— Begin DATASET RECORDS —
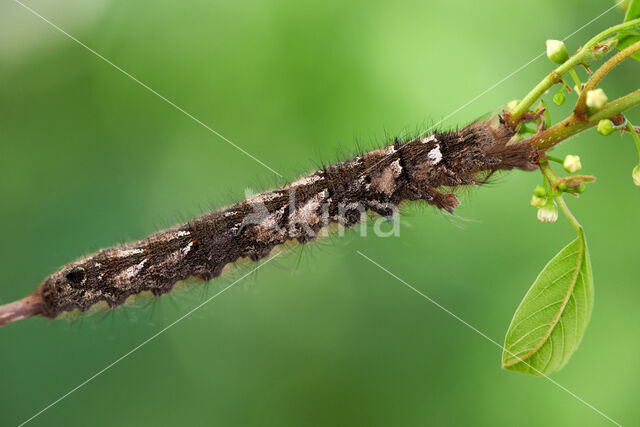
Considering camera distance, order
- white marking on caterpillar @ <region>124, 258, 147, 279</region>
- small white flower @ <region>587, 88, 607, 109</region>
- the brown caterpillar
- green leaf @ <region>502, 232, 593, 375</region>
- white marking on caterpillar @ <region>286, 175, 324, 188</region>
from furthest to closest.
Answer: white marking on caterpillar @ <region>124, 258, 147, 279</region>
white marking on caterpillar @ <region>286, 175, 324, 188</region>
the brown caterpillar
green leaf @ <region>502, 232, 593, 375</region>
small white flower @ <region>587, 88, 607, 109</region>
— End DATASET RECORDS —
Recast the text of the entries above as a JSON list of strings, with one string per line and blank lines omitted. Leave the pictures out of the list.

[
  "Considering camera distance, order",
  "- white marking on caterpillar @ <region>124, 258, 147, 279</region>",
  "- small white flower @ <region>587, 88, 607, 109</region>",
  "- the brown caterpillar",
  "- green leaf @ <region>502, 232, 593, 375</region>",
  "- white marking on caterpillar @ <region>286, 175, 324, 188</region>",
  "from furthest to closest.",
  "Answer: white marking on caterpillar @ <region>124, 258, 147, 279</region>",
  "white marking on caterpillar @ <region>286, 175, 324, 188</region>",
  "the brown caterpillar",
  "green leaf @ <region>502, 232, 593, 375</region>",
  "small white flower @ <region>587, 88, 607, 109</region>"
]